If all instruments, and all voices, produced pure sine waves, they would all sound exactly the same. C4 on a piano would sound exactly like someone singing C4.

But instruments and voices don't produce pure sine waves.

Clarinet Waveforms has this image of the soundwave produced by a clarinet: clarinet sound wave

The bold section represents one cycle, which is repeated over and over, say at the C4 frequency. The wave is measured from the highest point to the lowest point and back to the highest point again. How long it takes to complete that one instance of the pattern determines the note's frequency.

Some other instrument would produce a wave form with the same wavelength and frequency, but with a completely different shape.

Both would be heard or measured as the C4 frequency, but they would sound quite different from each other.

At the gross level, two instruments will be heard as the C4 note, but the quality of each note will be different. Various higher frequency overtones add to the note to give it a distinctive jagged curve. It is that difference that allows us to hear the difference between the two instruments.

The shape of the soundwaves for voiced aaaaaa and oooooo will be different, even if they are both at the C4 frequency.


The answer is way more than just sound = wave.

The 'waves' you are referring to are waves of changing air pressure that impact on a small membrane in your ear. The ear membrane, through a mechanism so amazingly complex that to some people proves the existence of God, connects through nerve fibers to the brain. What we perceive as sound is the firing of neurons inside our brain.

Now, with that established, we can go back to your question. A recorder works in a very similar way. It has a membrane (microphone capsule/diaphragm) and a mechanism for turning the movements of the diapgrahm into electrical energy which is sampled and stored for later reproduction.

When the energy is reproduced, it is transmitted to your ears through the air by using yet another moving diaphragm (speaker) to re-introduce these energy fluctuations into the air which in turn are picked up by your ear and we are back at step one.

At no point in this process has there been any need to discuss exactly what you are listening to as this is not relevant to the recording process. This is only relevant when your brain processes the electrical impulses received from the ear.

Any perception of "aaaaaaaaaa" and "oooooooo" is a brain matter and entirely unrelated to the recording process. The recording device doesn't know and doesn't need to know.

The additional part of the answer is to say that your assumption that the waveforms are the same is not correct.

There is a significant difference between the waveforms produced when you say "aaaaaaaaaa" and "ooooooo". A sound is generally going to be a combination of many waveforms and the distinct components will have different amplitudes and phases. Whereas the 'fundamental' (lowest) frequency component may be the same, the higher harmonics will be much different and will have different phases and amplitudes.

  • So the difference between "aaaaa" and "ooooo" can reside in the amplitude of the wave? Commented Dec 4, 2019 at 22:31
  • 1
    No. Please research wave superposition. A "sound" as such can be made up of a combination of many individual sine waves all of different frequencies, phases and amplitudes.
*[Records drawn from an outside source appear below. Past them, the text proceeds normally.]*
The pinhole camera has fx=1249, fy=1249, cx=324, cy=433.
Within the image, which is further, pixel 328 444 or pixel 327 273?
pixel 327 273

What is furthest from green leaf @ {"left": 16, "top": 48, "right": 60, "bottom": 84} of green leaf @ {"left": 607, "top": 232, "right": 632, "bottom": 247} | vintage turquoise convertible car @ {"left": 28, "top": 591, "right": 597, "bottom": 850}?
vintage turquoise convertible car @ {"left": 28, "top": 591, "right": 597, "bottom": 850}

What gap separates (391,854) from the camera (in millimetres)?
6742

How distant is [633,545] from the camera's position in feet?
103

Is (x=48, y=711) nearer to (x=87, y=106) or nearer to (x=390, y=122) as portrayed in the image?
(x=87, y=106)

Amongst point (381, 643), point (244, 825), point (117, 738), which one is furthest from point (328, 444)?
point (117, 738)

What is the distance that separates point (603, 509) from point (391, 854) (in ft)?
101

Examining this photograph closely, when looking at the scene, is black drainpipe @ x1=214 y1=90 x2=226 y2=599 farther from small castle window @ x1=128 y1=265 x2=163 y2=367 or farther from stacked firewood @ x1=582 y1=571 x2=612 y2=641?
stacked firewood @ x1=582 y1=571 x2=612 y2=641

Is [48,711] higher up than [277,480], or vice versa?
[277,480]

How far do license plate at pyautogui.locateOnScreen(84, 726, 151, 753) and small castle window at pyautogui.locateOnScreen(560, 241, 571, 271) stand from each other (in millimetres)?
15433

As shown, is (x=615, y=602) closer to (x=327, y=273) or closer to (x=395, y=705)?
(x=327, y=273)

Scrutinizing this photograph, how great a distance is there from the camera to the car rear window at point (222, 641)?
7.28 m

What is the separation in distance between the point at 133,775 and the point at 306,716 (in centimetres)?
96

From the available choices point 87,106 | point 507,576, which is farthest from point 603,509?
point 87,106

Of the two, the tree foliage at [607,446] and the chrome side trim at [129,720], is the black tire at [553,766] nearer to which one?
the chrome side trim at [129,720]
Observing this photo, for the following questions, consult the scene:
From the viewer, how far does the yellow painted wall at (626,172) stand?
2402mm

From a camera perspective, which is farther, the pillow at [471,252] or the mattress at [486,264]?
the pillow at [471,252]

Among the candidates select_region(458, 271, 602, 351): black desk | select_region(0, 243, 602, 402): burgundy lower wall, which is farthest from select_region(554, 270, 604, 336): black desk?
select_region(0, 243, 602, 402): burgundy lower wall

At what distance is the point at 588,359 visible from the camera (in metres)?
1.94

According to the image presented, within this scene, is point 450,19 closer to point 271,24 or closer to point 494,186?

The overall combination of these sine waves with their respective frequencies, phases and amplitudes is what results in the timbre and 'sound' of what you are hearing. Your best bet at this point, to be able to determine the differences between 'aaaaa' and 'oooo' is not to look at the waveform, but at the spectral plot. This will give you a better understanding.
    – Mark
    Commented Dec 5, 2019 at 11:13
  • Singing in C4 would be similar to playing a piano's C4, but also playing C3 and C5 softly. Sort of like equalizing, or phasing.